◆ Requirement
A single number is the answer: how many lines of the data hold "新規申込みフォームです"?

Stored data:
□ □ □ □ □ □ □
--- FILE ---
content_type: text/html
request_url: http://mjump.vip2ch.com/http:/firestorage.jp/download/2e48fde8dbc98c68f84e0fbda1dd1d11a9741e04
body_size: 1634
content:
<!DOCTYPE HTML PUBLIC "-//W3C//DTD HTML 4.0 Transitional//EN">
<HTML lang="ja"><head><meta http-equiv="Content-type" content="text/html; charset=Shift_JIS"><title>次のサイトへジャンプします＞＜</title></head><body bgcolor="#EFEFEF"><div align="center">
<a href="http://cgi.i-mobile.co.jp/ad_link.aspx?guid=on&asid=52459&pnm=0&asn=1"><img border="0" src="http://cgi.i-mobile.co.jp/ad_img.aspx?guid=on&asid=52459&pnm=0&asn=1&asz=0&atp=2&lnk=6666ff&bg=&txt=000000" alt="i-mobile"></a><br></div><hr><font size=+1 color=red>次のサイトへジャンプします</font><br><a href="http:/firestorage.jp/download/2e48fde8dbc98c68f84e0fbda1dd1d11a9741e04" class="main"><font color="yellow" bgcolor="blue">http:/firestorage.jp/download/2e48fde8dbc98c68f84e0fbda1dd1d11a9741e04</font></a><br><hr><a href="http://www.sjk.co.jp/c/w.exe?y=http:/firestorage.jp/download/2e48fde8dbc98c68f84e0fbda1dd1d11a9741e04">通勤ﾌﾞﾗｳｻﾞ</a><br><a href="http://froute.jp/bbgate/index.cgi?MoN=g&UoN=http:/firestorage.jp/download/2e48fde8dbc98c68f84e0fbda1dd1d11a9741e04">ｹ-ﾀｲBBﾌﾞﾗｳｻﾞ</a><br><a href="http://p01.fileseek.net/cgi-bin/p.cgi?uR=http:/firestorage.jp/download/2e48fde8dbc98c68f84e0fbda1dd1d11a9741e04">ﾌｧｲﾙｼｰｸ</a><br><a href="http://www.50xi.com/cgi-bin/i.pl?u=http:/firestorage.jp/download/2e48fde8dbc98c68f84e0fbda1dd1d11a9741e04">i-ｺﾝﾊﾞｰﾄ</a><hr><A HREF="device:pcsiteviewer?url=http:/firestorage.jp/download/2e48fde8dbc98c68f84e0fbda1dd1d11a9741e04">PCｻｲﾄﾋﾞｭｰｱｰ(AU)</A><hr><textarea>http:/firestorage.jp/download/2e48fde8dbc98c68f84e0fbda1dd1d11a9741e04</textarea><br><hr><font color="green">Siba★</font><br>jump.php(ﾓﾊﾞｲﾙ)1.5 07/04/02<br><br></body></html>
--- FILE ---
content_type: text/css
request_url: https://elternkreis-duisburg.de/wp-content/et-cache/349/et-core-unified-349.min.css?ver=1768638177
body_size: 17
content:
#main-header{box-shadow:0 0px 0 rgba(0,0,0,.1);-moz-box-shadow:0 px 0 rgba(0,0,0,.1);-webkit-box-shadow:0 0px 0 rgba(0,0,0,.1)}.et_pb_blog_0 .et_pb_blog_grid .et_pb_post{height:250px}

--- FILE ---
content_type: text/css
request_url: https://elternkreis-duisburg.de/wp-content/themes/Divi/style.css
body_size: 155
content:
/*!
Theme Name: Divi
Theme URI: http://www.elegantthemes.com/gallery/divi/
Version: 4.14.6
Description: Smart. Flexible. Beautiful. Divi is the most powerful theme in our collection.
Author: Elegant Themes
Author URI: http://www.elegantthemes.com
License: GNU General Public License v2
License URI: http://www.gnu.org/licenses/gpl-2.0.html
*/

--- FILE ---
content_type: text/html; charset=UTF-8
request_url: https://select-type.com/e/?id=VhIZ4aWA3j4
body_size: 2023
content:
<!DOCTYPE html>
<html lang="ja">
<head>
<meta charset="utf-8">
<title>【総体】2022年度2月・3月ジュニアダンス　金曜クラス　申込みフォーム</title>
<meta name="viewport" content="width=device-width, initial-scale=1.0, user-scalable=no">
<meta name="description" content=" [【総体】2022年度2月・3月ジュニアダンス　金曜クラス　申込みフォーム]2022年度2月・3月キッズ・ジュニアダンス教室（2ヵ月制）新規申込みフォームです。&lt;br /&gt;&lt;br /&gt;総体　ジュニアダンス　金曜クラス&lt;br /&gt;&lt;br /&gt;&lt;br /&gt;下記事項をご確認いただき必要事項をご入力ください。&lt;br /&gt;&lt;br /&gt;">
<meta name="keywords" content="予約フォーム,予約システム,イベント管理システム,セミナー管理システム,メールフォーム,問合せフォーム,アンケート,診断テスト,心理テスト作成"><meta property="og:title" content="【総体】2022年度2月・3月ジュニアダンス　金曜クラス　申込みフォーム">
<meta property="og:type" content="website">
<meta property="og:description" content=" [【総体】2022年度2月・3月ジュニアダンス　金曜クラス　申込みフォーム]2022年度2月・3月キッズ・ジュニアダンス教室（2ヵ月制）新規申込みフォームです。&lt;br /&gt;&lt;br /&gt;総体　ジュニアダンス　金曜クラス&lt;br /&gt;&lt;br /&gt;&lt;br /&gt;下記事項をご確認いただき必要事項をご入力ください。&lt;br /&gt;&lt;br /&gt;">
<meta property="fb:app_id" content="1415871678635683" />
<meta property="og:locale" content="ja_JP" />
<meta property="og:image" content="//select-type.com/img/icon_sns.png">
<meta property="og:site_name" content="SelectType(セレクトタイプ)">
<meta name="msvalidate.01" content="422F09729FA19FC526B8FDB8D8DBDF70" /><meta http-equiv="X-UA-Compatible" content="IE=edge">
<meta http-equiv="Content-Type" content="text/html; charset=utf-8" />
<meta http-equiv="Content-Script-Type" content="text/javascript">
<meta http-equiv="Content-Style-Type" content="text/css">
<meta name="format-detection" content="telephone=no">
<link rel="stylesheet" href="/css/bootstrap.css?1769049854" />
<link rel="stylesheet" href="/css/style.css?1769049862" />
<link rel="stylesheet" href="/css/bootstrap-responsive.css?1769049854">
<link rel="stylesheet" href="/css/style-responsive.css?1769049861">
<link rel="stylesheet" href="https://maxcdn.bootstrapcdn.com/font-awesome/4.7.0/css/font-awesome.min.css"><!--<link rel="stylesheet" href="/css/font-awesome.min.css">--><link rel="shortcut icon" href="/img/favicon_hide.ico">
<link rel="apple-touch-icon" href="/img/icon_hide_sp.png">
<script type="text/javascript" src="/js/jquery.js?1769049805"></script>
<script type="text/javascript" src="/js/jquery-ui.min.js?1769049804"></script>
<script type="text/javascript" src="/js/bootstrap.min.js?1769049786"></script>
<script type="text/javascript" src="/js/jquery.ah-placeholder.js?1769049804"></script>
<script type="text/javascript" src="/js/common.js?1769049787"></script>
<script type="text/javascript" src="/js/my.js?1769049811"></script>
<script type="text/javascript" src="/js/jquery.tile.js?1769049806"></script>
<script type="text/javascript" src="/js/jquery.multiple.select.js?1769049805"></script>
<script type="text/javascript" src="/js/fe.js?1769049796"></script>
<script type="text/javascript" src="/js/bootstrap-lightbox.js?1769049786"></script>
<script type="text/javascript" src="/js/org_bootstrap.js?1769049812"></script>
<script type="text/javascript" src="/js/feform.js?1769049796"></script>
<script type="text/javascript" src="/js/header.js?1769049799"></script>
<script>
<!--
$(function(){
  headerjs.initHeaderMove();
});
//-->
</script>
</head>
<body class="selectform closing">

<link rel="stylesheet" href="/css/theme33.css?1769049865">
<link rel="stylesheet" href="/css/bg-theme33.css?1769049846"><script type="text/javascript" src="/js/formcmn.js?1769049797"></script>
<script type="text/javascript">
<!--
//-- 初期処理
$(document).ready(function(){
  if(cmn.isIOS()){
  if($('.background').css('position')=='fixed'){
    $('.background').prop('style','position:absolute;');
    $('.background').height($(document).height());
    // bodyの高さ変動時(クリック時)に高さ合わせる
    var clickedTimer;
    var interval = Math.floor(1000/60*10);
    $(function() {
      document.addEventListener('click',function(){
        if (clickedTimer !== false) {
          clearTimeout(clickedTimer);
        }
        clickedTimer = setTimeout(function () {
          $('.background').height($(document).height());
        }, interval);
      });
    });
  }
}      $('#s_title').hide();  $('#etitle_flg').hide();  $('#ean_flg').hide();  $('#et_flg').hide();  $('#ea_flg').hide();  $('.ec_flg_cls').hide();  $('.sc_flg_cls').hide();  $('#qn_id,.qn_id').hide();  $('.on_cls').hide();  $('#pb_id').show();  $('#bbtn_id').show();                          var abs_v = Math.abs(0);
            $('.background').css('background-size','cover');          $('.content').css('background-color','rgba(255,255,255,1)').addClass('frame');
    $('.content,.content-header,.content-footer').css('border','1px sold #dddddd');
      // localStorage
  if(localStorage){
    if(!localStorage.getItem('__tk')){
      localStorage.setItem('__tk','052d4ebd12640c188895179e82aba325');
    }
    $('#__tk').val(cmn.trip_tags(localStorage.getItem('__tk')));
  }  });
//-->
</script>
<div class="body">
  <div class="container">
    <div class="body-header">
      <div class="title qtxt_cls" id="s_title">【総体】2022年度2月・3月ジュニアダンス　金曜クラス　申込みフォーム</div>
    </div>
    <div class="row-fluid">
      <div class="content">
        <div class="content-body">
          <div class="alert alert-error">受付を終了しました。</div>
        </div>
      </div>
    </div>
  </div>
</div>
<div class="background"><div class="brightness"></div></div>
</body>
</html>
□ □ □ □ □ □ □
◆ Completed task
2